Study text section start
AstraZeneca opens biomethane plant in UK to cut emissions

By Maggie Fick

LONDON (Reuters) – AstraZeneca has opened a plant to produce biogas from organic waste that will ensure by the end of this year all of its research and development and drug manufacturing in Britain is powered by clean energy, it said on Thursday.

The plant, operated through a 15-year agreement between AstraZeneca and UK-based biomethane producer Future Biogas, will supply 100 gigawatt hours (GW) of renewable energy per year for AstraZeneca’s three R&D and manufacturing sites in the country, equivalent to 20% of its total gas consumption globally.

WHY IT’S IMPORTANT

Many big companies have been dropping commitments to cutting emissions and switching to renewable energy as cost-cutting has become a major priority and U.S. President Donald Trump’s return to the White House has shifted the focus to fossil fuels.

In Britain, Prime Minister Keir Starmer’s government is pushing to decarbonise the country’s power network with the help of private investment.

AstraZeneca’s new plant in Lincolnshire, eastern England, is not subsidised by the UK government.

The company says its switch to renewable energy in the UK is part of a broader commitment to use 100% renewable energy for all of its own operations globally by the end of this year.

Its commitment to a goal of net zero emissions by 2045, which it set in 2020, also depends on its suppliers using green power.

CONTEXT

AstraZeneca entered a similar long-term agreement in 2023 with a U.S. company, Vanguard Renewables, that enabled it to transition to biogas from natural gas and cut its emissions across its U.S. research and manufacturing sites.

The company aims to reduce greenhouse gas emissions it directly produces by 98% by 2026, from a 2015 baseline.

Though Danish drugmaker Novo Nordisk has set similar targets to reduce its carbon footprint, it said earlier this month that its emissions grew 23% in 2024 and will keep rising through the end of the decade as it boosts production of its blockbuster obesity drug Wegovy.
Study text section end
What you need to do -
a - Copy the part of the AstraZeneca article starting at "AstraZeneca entered a" and ending at "obesity drug Wegovy.".
b - According to the AstraZeneca article, in which part of England is the new biomethane plant located?
The listing that follows has no connection to the AstraZeneca article.
Data extracts section start
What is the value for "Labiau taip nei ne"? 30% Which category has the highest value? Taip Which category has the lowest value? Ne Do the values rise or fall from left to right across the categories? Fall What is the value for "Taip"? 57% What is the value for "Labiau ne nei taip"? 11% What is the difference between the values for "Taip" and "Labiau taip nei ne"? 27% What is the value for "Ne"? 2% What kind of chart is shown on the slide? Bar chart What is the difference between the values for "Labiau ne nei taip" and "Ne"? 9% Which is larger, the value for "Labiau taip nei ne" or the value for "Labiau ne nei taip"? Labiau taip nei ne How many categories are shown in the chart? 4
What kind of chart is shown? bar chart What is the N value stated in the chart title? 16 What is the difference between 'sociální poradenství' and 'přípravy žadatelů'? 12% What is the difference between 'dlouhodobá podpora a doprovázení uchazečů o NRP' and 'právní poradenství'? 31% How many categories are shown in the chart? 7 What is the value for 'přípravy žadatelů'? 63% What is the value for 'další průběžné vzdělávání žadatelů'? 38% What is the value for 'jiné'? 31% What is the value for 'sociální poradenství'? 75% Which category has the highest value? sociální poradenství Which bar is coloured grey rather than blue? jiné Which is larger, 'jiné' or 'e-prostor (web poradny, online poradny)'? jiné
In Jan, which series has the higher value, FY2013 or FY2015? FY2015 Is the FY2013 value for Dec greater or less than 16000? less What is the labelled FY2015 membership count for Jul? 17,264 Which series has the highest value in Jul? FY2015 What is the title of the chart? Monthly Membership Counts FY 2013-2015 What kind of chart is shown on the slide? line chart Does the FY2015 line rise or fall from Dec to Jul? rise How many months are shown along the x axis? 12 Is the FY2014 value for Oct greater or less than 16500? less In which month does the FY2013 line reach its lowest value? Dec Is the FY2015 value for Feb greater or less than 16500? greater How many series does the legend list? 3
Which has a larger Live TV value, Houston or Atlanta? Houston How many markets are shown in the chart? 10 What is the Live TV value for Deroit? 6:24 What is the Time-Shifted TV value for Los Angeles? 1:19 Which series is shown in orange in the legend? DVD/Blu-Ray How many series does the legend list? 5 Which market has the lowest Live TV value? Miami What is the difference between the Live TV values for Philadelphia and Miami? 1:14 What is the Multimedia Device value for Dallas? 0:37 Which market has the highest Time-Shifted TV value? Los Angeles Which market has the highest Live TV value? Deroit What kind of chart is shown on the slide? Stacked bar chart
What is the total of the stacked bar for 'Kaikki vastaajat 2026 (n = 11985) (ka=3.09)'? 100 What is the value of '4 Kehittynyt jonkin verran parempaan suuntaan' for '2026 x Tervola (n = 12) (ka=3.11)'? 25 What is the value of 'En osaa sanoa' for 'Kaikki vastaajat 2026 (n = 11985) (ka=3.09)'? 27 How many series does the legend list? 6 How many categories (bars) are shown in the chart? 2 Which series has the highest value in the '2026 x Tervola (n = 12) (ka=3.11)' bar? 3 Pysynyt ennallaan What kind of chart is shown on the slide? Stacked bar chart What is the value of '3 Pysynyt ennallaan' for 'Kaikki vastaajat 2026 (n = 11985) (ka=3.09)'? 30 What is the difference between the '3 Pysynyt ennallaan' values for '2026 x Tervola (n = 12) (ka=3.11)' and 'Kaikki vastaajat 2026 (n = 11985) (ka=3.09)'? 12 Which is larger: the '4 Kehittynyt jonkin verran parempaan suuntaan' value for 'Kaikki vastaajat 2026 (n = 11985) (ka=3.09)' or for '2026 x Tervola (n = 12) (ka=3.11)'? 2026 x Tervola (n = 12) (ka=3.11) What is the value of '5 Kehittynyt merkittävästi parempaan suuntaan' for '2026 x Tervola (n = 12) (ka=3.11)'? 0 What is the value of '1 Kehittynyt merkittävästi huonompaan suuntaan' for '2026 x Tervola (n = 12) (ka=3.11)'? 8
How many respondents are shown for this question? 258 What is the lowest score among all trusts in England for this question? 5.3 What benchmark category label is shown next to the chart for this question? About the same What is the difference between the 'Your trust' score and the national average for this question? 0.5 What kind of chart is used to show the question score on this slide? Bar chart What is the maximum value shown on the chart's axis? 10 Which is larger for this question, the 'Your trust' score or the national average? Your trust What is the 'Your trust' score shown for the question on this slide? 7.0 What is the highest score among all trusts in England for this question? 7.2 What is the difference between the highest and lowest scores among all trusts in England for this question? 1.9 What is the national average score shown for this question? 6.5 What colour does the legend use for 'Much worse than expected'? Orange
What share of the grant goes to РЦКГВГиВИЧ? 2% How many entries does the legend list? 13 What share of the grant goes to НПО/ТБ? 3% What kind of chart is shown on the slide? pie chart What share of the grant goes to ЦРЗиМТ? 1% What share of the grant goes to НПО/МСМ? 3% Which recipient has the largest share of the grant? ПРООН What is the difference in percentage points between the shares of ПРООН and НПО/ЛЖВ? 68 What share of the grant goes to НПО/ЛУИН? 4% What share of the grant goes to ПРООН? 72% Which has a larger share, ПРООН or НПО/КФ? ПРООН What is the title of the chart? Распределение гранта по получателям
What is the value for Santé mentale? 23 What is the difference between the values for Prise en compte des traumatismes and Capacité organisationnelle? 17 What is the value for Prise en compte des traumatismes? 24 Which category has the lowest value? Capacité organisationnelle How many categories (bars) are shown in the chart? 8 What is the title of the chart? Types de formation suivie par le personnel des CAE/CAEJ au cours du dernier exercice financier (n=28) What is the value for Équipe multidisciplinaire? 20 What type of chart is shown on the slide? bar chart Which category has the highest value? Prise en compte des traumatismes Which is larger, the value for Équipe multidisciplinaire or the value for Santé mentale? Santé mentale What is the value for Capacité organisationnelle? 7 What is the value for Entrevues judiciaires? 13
Data extracts section end
Outputs by task -
a -
AstraZeneca entered a similar long-term agreement in 2023 with a U.S. company, Vanguard Renewables, that enabled it to transition to biogas from natural gas and cut its emissions across its U.S. research and manufacturing sites.

The company aims to reduce greenhouse gas emissions it directly produces by 98% by 2026, from a 2015 baseline.

Though Danish drugmaker Novo Nordisk has set similar targets to reduce its carbon footprint, it said earlier this month that its emissions grew 23% in 2024 and will keep rising through the end of the decade as it boosts production of its blockbuster obesity drug Wegovy.

b - Lincolnshire, in eastern England.